High turnover can be a difficult pain point for many organizations. Retaining talent is imperative to the success of the business but even more so, turnover is detrimental. For one, turnover is very expensive. According to a study by Gallup, employee replacement can cost up to 150% of that employee’s salary. This includes the cost of hiring and on boarding, the loss of productivity and other effects on the business. And the truth is, the problem is much worse, because quitting can create a chain reaction of turnover. We have all seen it where one employee leaves and soon after other employees are making the same decision and this ripple effect can be difficult to deal with. So why does it happen and what can you do about it?

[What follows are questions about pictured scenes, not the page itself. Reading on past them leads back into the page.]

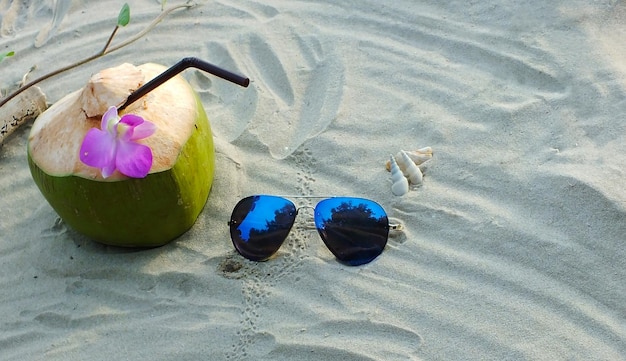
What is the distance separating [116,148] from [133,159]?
6 centimetres

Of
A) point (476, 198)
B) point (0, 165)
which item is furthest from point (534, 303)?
point (0, 165)

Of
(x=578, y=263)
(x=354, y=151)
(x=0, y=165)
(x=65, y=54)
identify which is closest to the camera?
(x=578, y=263)

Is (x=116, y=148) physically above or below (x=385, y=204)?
below

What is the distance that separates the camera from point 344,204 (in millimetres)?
2227

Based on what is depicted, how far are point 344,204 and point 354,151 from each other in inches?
14.3

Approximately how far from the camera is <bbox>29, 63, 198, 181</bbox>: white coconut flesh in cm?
204

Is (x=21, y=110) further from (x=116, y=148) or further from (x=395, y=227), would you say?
(x=395, y=227)

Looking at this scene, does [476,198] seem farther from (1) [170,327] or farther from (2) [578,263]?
(1) [170,327]

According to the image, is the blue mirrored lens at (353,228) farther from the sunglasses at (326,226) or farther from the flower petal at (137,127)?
the flower petal at (137,127)

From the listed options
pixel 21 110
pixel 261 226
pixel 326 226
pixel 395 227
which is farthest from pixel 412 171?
pixel 21 110

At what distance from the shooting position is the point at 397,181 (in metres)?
2.32

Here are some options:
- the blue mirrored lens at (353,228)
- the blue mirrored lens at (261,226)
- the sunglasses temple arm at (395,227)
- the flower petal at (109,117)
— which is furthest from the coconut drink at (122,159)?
the sunglasses temple arm at (395,227)

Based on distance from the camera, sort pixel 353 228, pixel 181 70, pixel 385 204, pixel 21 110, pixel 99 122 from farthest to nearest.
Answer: pixel 21 110
pixel 385 204
pixel 353 228
pixel 99 122
pixel 181 70

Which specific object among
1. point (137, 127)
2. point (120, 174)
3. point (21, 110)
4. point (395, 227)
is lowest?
point (21, 110)
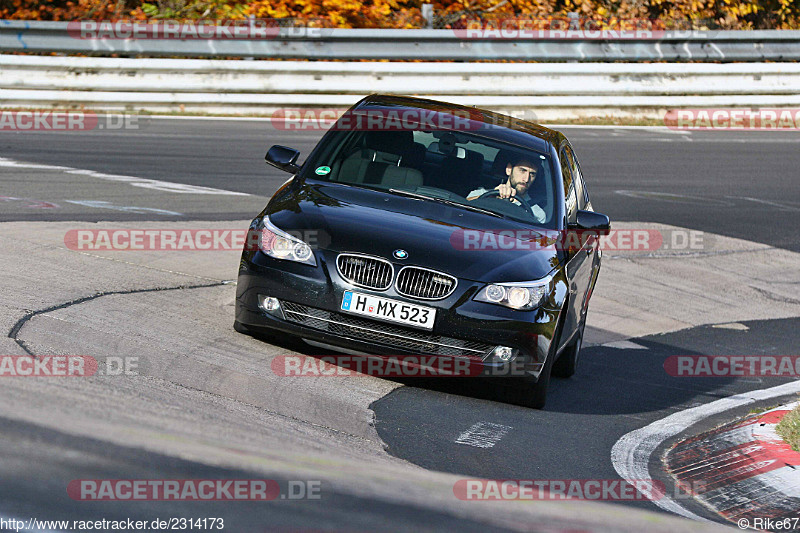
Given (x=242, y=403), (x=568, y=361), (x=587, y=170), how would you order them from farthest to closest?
(x=587, y=170) < (x=568, y=361) < (x=242, y=403)

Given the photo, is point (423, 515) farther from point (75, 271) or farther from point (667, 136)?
point (667, 136)

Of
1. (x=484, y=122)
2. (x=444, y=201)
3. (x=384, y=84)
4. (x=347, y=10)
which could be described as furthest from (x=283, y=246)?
(x=347, y=10)

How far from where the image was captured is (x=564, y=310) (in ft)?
24.7

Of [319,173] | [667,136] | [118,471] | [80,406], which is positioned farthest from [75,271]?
[667,136]

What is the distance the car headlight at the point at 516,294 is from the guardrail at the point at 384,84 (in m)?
11.8

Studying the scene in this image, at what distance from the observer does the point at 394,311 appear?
6.88 m

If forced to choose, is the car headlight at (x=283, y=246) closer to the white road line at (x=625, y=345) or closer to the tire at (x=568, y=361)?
the tire at (x=568, y=361)

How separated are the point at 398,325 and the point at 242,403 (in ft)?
3.74

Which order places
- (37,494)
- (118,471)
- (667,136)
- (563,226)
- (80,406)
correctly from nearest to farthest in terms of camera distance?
(37,494), (118,471), (80,406), (563,226), (667,136)

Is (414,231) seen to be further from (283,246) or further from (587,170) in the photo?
(587,170)

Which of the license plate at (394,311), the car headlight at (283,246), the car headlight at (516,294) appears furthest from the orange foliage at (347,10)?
the license plate at (394,311)

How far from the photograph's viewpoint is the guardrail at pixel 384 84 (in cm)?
1734

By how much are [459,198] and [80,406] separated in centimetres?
349

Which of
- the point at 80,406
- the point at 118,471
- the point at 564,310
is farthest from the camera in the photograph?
the point at 564,310
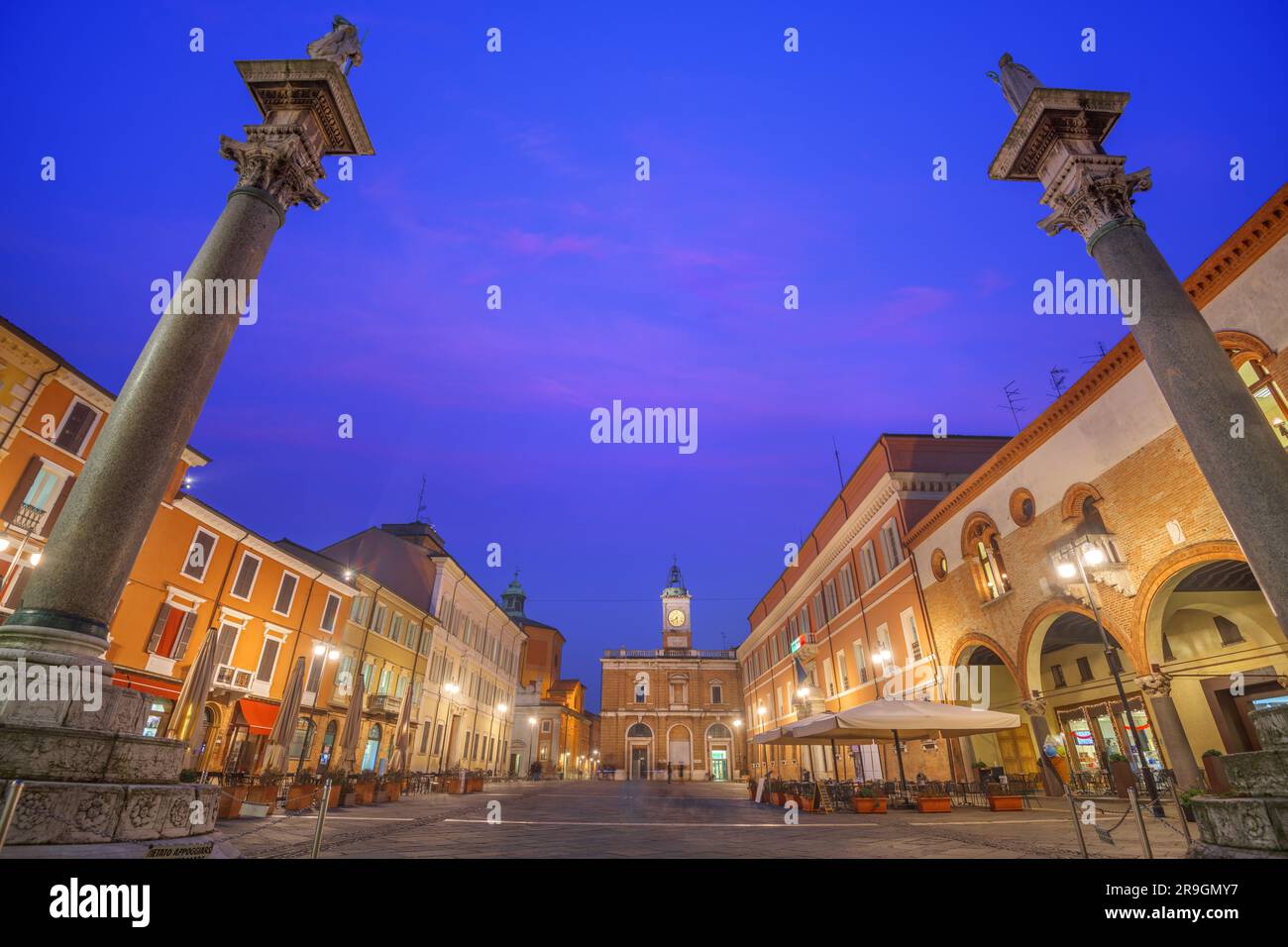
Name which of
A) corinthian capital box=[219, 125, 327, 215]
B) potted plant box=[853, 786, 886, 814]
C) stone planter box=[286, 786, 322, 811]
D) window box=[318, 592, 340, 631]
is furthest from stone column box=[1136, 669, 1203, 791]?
window box=[318, 592, 340, 631]

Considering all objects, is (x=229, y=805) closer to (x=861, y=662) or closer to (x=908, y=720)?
(x=908, y=720)

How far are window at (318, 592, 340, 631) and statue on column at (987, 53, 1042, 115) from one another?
88.4 ft

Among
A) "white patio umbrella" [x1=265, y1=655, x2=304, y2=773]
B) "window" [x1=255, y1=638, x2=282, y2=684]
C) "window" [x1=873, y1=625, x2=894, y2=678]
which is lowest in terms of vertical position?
"white patio umbrella" [x1=265, y1=655, x2=304, y2=773]

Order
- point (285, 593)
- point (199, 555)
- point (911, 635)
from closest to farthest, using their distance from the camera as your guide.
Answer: point (199, 555), point (911, 635), point (285, 593)

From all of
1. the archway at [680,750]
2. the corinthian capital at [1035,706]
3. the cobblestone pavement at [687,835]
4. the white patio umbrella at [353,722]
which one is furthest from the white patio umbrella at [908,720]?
the archway at [680,750]

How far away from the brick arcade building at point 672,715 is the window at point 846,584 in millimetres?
30142

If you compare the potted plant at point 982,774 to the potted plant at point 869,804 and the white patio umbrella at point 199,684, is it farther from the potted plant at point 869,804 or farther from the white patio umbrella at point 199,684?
the white patio umbrella at point 199,684

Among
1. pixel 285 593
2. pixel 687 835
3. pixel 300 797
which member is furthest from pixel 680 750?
pixel 687 835

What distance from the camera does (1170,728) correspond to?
11859 mm

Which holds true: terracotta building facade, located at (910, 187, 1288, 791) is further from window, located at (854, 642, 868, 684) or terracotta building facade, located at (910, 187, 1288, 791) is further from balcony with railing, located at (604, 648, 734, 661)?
balcony with railing, located at (604, 648, 734, 661)

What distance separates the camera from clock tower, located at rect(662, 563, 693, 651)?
60.6 meters

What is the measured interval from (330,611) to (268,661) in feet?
11.0
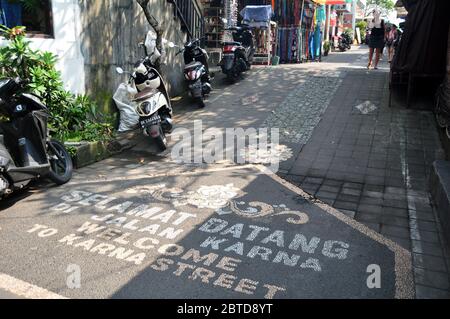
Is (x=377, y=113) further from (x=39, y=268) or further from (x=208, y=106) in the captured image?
(x=39, y=268)

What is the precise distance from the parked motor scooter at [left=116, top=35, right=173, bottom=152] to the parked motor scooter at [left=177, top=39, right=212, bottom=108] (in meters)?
1.68

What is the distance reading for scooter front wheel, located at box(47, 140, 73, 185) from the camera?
204 inches

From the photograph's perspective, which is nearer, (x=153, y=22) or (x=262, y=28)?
(x=153, y=22)

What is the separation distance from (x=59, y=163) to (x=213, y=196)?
2203 mm

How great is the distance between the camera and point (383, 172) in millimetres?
5637

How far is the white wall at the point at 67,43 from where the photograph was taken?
21.1 feet

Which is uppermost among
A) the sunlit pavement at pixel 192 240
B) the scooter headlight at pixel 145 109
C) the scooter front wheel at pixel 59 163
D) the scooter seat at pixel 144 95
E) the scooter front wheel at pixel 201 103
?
the scooter seat at pixel 144 95

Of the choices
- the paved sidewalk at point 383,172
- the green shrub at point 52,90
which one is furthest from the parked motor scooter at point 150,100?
the paved sidewalk at point 383,172

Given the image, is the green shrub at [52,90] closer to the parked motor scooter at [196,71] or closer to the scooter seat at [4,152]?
the scooter seat at [4,152]

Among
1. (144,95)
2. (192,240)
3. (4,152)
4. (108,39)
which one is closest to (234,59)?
(108,39)

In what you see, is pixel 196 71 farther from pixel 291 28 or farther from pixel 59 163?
pixel 291 28

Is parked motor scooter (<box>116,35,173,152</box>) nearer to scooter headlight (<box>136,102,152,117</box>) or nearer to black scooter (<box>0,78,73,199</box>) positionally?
scooter headlight (<box>136,102,152,117</box>)

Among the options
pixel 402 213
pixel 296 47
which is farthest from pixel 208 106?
pixel 296 47

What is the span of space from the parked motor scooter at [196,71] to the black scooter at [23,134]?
4.18 meters
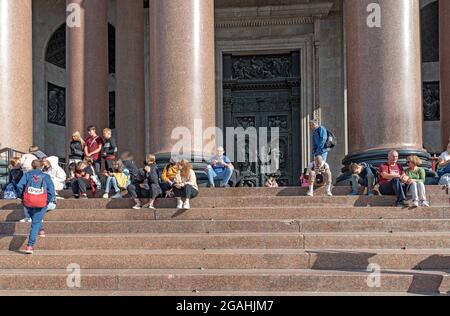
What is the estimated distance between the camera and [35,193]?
11.0 meters

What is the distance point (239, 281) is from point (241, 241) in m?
1.64

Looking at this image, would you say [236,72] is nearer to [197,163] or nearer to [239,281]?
[197,163]

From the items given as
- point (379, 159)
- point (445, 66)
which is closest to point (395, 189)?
point (379, 159)

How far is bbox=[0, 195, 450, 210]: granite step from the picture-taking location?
1220cm

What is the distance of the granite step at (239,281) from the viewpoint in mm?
8820

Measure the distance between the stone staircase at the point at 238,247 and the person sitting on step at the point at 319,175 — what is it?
0.24 metres

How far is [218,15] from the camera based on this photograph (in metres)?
23.4

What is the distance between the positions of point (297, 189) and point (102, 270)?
4.79 metres

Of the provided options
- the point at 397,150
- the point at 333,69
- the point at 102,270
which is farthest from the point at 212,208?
the point at 333,69

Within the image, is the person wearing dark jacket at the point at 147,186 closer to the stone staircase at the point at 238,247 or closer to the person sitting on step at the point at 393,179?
the stone staircase at the point at 238,247

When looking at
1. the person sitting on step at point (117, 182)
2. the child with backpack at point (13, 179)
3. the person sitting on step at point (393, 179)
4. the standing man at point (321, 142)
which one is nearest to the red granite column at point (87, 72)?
the child with backpack at point (13, 179)

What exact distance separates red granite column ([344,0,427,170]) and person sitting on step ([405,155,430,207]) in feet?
3.05

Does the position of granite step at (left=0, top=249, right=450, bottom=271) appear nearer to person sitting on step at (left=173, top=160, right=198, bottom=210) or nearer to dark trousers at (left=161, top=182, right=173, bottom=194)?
person sitting on step at (left=173, top=160, right=198, bottom=210)

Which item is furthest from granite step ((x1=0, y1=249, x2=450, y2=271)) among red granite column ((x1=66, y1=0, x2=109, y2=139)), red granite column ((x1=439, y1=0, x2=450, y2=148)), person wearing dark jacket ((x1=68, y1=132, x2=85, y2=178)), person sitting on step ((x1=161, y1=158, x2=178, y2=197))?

This is not something from a Sci Fi movie, but in fact a real phenomenon that scientists say can occur in the workplace. The same way people can catch a cold, people can catch the emotions and behaviors of those they work with. When one person is complaining, creating a negative environment, others tend to jump on that same train. So, when someone leaves, people begin to question their own job and future without even realizing it. If there are bigger systematic issues, they will start to examine those and may be pushed towards the same conclusion.
There are times where employees are completely disengaged with the big picture, but they are still highly productive. In some cases, they are working for one or two people that they align with. So, if one of those people leave, they realize their motivation went with it. This can cause the ripple effect on an entire team. Employees must be engaged and align with the organization, not just one or two people that they work with.
If multiple members of the same team start jumping ship at the same time, it may have to do with the leadership of that team. For example, an inexperienced manager on a team that is struggling to guide, motivate, and engage its employees may experience a large cluster of turnovers if not addressed.
So, what can you do to stop this domino effect from happening in your organization? When a company experiences significant turnover, realize that something is going on and it is the perfect opportunity to take a closer look and make improvements.
Engage your managers and your employees
There needs to be immediate damage control on the teams affected. Employee engagement happens from the top down. Make sure that managers are equipped to handle questions and concerns about the team members moving forward. It is important that after a critical resignation that there is transparency with the employees about a plan moving forward. Without that directness, employees will develop doubt and concern about the future.
Conduct Exit Interviews
It is critical for the future of your retention to have an exit interview. And not a one-page sheet the resigning employee completes, but a thorough and helpful exit interview. This is a candor opportunity for you to find out how your employees perceive their workplace. Take this process seriously and more importantly, put the information to work after.
Focus on Improvement
Accept that what you are doing isn't working. So, once the dust settles, take this opportunity to reevaluate your employee engagement and retention strategy. Ensure that you have a process and plan in place to ensure that this is not a reoccurring issue. Companies that are constantly in flux with employee turnover will have a hard time being successful.